山口組「事始め式」激変全容 直系組長17人減る 神戸山口組も「納会」で対抗 (2/2ページ)

2015.12.15


納会を終え、防弾バッグに守られ傘下組事務所を出る神戸山口組の井上邦雄組長(左から3人目)=13日、兵庫県淡路市【拡大】

 納会では新年の指針として「継往開来」が示され、新たに山口組から移籍した直系組長らが紹介された。直系組長には事務所に掲げる井上組長の写真などが配布されたほか、女性コンパニオンを呼んだ宴会も行われ、カラオケで長渕剛や吉幾三らのヒット曲を披露する組長の歌声が事務所外に漏れ伝わっていた。宴会は盛り上がり、約30分間延長されたという。
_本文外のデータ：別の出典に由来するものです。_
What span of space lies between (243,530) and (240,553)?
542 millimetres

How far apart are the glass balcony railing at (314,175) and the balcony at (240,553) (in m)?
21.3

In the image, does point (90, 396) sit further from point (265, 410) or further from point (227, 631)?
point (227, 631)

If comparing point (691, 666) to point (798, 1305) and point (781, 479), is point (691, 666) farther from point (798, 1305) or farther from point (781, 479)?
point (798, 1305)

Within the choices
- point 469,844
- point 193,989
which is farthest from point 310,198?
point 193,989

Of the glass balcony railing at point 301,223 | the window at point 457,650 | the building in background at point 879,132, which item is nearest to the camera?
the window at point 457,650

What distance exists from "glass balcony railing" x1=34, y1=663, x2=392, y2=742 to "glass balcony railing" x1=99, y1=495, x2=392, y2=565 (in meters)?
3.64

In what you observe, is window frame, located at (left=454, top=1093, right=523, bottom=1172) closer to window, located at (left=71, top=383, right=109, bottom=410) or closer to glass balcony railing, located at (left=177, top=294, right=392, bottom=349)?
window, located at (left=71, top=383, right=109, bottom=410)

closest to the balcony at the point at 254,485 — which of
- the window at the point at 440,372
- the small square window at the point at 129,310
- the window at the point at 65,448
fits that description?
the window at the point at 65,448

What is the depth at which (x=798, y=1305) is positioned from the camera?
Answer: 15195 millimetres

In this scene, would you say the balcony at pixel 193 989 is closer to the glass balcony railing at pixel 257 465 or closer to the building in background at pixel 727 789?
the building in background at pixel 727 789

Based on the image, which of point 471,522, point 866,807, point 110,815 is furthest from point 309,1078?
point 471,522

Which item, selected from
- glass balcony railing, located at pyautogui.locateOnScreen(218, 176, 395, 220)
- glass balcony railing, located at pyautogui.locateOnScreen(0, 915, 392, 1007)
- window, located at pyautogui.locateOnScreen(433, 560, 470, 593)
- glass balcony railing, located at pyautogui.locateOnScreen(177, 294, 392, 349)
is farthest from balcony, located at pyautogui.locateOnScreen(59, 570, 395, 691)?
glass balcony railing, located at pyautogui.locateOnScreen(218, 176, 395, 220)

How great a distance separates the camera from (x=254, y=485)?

 捜査関係者は「事始め式は組長に忠誠と団結を誓う山口組の最重要行事だ。神戸山口組は名称や代紋(シンボル)の使用に加え、あえて事始め式と同じ日に納会を開くことで、正統性を主張したのだろう。山口組も新年の指針から生き残りをかける姿勢が感じられる。対立がより激化する恐れがあり、予断を許さない」と話している。
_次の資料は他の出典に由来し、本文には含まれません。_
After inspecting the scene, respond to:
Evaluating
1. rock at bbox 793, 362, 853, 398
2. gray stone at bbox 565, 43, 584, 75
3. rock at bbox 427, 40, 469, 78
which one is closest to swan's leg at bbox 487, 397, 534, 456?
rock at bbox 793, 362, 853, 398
 警察当局によると、山口組は分裂時に72人いた直系組長が55人まで減った。一方の神戸山口組は、山口組で分裂前に処分された元組長らも取り込み、結成時から7人増の20人(井上組長を除く)になっている。

 ■「有意拓道」と「継往開来」

 山口組が新年の指針として示した「有意拓道」は故事成語としての出典は不明で、造語とみられる。山口組は「道なき道を柔軟に切り拓く」と解釈している。英語には米国第16代大統領のリンカーンが演説で用いた「Where there is a will, there is a way.」(意志あるところに道は拓ける)ということわざがあり、プロゴルファーの宮里藍(30)が座右の銘としている。

 神戸山口組の「継往開来」は、中国の王朝「南宋」(1127〜1279年)の時代に儒教の新たな学問体系「朱子学」を生んだ朱熹(しゅき)が残したとされる言葉。「先人の事業を受け継ぎ、発展させながら未来を切り開く」という意味で、組織の正統性を主張する側面も読み取れる。